Now, let me turn the call over to Andrew Cogan, the CEO of Knoll. Thank you.

Andrew Cogan

Thank you. Good morning. Our pursuit of building a constellation of high design, high margin businesses that leverage our historic relationships with architects, designers and decorators continues to produce strong results. In the phase of a more mixed demand environment, across our various contract and residential end markets, we’re pleased to continue to generate better than market top-line performance and expand our industry leading levels of profitability.

In the quarter, our HOLLY HUNT division completed the first of what we hope will be many tuck-in acquisitions with the purchase of Vladimir Kagan Design Group, known for its sensual, elegant, mid-century and contemporary designs, we believe this is a business we can leverage our HOLLY HUNT sales and showroom network to profitably grow in the years ahead.

Not only does our design reputation and track record of custodianship of important designers work make us the buyer of choice for these types of businesses, but the ability to directly market these designs to the trade in our residential clients through our dedicated showroom network can significantly enhance their sales and profitability.

Looking at our results for the third quarter of 2016, we continue to demonstrate the benefits of our strategy to diversify our sources of our revenue, broaden the markets we serve and improve the profitability of our Office segment. In particular, it’s worth noting in the quarter, that the office operating margins of 9.7% were just a hair shy of our longer term double-digital goal for this segment. Overall, our sales grew by 10.8%, well in excess of the 3% growth reported by BIFMA for the closest three-month period.

Gross margins continue to expand and adjusted operating profits increased from $29.1 million to $35.2 million with contribution margins north of 20%. Operating margins expanded by 120 basis points from 10.9% to best in class 12.1%. This is the highest operating margin we’ve reported since 2011. We feel confident that for the third year in a row, we will meet or exceed our goal of a 100 basis points of annual operating margin expansion.

Improvement in Q3 was due to particularly strong performance by our Office segment. Here growth of just over 15% was driven by complementary product categories we’ve been investing in, in core systems product. This growth combined with productivity improvements in our plans more than offset incremental pricing pressures and resulted in significant gross margin expansion. Combined with better leverage in our operating expenses, this drove our operating margins up 280 basis points from 6.9% to 9.7%. These are the highest Office segment margins we’ve reported since 2012.
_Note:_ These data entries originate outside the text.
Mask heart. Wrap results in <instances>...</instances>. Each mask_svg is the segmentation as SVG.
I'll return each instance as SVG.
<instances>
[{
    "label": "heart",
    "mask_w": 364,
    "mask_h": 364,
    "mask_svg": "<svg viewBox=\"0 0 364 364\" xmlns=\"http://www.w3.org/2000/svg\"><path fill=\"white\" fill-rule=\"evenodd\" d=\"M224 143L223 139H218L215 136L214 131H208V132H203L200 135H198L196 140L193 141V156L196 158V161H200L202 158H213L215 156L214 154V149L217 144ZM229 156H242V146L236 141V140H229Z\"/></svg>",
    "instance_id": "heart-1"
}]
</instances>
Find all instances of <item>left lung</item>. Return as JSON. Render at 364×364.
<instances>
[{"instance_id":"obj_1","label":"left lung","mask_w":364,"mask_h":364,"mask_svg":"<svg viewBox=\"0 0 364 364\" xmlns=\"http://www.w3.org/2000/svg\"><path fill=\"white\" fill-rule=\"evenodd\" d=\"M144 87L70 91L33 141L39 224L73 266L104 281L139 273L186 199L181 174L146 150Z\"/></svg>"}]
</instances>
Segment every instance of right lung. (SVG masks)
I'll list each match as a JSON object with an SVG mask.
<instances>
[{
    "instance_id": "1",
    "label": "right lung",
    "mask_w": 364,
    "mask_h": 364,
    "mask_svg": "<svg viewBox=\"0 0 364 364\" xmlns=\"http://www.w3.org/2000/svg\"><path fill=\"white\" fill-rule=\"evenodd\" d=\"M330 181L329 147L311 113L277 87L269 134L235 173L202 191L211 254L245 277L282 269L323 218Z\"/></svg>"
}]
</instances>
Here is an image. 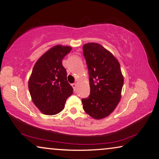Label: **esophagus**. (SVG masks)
<instances>
[{
    "mask_svg": "<svg viewBox=\"0 0 159 159\" xmlns=\"http://www.w3.org/2000/svg\"><path fill=\"white\" fill-rule=\"evenodd\" d=\"M71 86H72L74 90V91H75V90L76 89V83H73L72 85H71Z\"/></svg>",
    "mask_w": 159,
    "mask_h": 159,
    "instance_id": "34e87169",
    "label": "esophagus"
}]
</instances>
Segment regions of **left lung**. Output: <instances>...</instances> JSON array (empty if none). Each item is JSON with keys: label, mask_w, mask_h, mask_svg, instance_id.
I'll return each mask as SVG.
<instances>
[{"label": "left lung", "mask_w": 159, "mask_h": 159, "mask_svg": "<svg viewBox=\"0 0 159 159\" xmlns=\"http://www.w3.org/2000/svg\"><path fill=\"white\" fill-rule=\"evenodd\" d=\"M89 71L90 94L82 99L83 110L95 119L109 116L119 104L123 85L120 64L111 52L98 43L83 47Z\"/></svg>", "instance_id": "left-lung-1"}]
</instances>
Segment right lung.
Instances as JSON below:
<instances>
[{
    "mask_svg": "<svg viewBox=\"0 0 159 159\" xmlns=\"http://www.w3.org/2000/svg\"><path fill=\"white\" fill-rule=\"evenodd\" d=\"M71 50L69 46L53 47L33 67L28 88L34 105L42 113L55 115L64 109L73 88L67 80V71L62 60Z\"/></svg>",
    "mask_w": 159,
    "mask_h": 159,
    "instance_id": "1",
    "label": "right lung"
}]
</instances>
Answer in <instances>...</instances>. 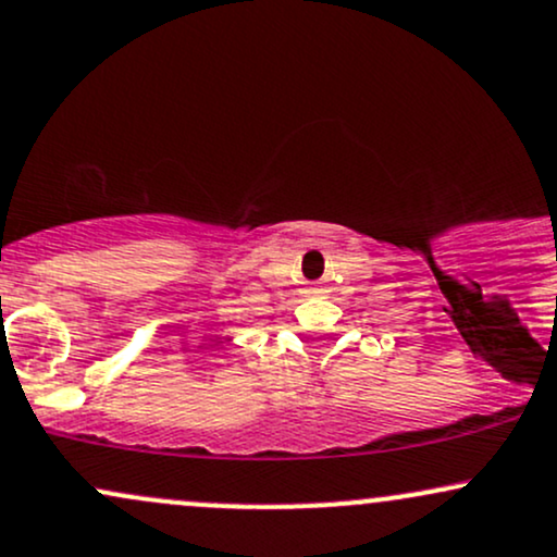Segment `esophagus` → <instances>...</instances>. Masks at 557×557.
Here are the masks:
<instances>
[{"label": "esophagus", "instance_id": "34e87169", "mask_svg": "<svg viewBox=\"0 0 557 557\" xmlns=\"http://www.w3.org/2000/svg\"><path fill=\"white\" fill-rule=\"evenodd\" d=\"M314 293H317V290H314Z\"/></svg>", "mask_w": 557, "mask_h": 557}]
</instances>
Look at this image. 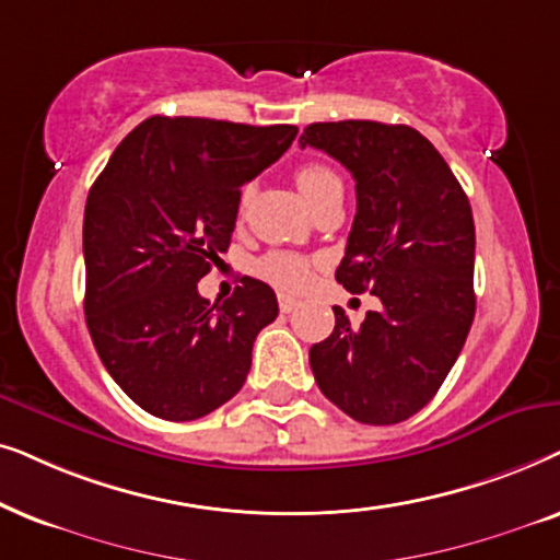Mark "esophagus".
Here are the masks:
<instances>
[{
  "mask_svg": "<svg viewBox=\"0 0 560 560\" xmlns=\"http://www.w3.org/2000/svg\"><path fill=\"white\" fill-rule=\"evenodd\" d=\"M296 304H300V302H296L294 296H289V294H279V310H281V312H292V310L296 307Z\"/></svg>",
  "mask_w": 560,
  "mask_h": 560,
  "instance_id": "esophagus-1",
  "label": "esophagus"
}]
</instances>
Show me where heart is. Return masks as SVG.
I'll use <instances>...</instances> for the list:
<instances>
[{"instance_id": "heart-1", "label": "heart", "mask_w": 560, "mask_h": 560, "mask_svg": "<svg viewBox=\"0 0 560 560\" xmlns=\"http://www.w3.org/2000/svg\"><path fill=\"white\" fill-rule=\"evenodd\" d=\"M296 186L304 194L310 207H315L319 199L327 197V194L335 189H342L340 176L335 174L330 166L325 163H304V166L296 168ZM250 197V189L245 186L241 191V207H245ZM256 271L260 279H266L268 284L287 289V292H300V289L307 287L310 281V264L296 253L287 250H273L258 260Z\"/></svg>"}]
</instances>
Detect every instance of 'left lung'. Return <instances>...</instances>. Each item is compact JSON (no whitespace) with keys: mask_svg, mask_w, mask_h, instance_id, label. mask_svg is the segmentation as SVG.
<instances>
[{"mask_svg":"<svg viewBox=\"0 0 560 560\" xmlns=\"http://www.w3.org/2000/svg\"><path fill=\"white\" fill-rule=\"evenodd\" d=\"M302 148L355 178V220L335 279L382 310L310 348L319 392L363 424H397L435 397L471 330L476 230L466 191L435 145L374 119L307 125Z\"/></svg>","mask_w":560,"mask_h":560,"instance_id":"left-lung-1","label":"left lung"}]
</instances>
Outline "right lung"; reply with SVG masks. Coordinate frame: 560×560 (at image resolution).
<instances>
[{"label":"right lung","instance_id":"1","mask_svg":"<svg viewBox=\"0 0 560 560\" xmlns=\"http://www.w3.org/2000/svg\"><path fill=\"white\" fill-rule=\"evenodd\" d=\"M294 125L148 117L86 197V327L119 389L161 420L186 422L233 399L253 340L279 315L273 289L210 304L197 281L233 237L241 186L287 153Z\"/></svg>","mask_w":560,"mask_h":560}]
</instances>
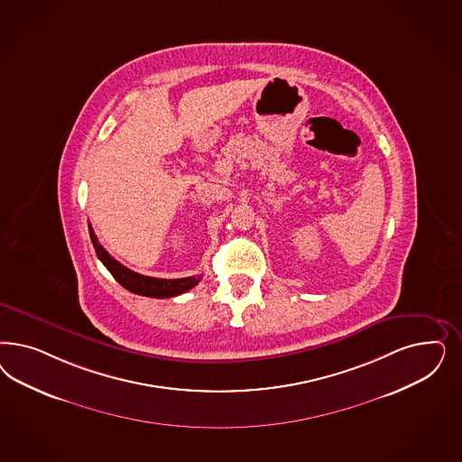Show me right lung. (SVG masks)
Here are the masks:
<instances>
[{
	"instance_id": "add662e5",
	"label": "right lung",
	"mask_w": 462,
	"mask_h": 462,
	"mask_svg": "<svg viewBox=\"0 0 462 462\" xmlns=\"http://www.w3.org/2000/svg\"><path fill=\"white\" fill-rule=\"evenodd\" d=\"M88 227L89 238H91L93 248L97 252V256L100 258V262L122 287H125L127 291H131L134 294L146 296V298H173V296H180V294L190 291L192 287L200 282V275L199 277H185V279H156V277H148V275H141L137 272H133L131 268L117 262L114 256H110L104 246L98 243L89 224Z\"/></svg>"
}]
</instances>
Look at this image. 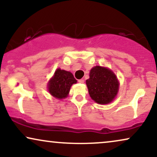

Our pipeline of activity heading into the close of the year is solid. However, there is a noticeable decrease in the number of multimillion dollar opportunities and we are not impervious to the general slowdown in industry demand that others have already noted. While we believe this is more of a positive refresher than the start of something bigger, we will need to rely on our ambitious program of ancillary and complementary introduction in 2017 to fuel further market share gain.

In this regard, we continue to be very pleased with the number of client visits to our Chicago showroom for presentations around our award-winning Rockwell Unscripted collections. These are sizable project opportunities and we are on target to begin taking Rockwell Unscripted orders in the first quarter of 2017. Importantly, Rockwell Unscripted five product categories and 30 plus products are substantially additive to our offer today.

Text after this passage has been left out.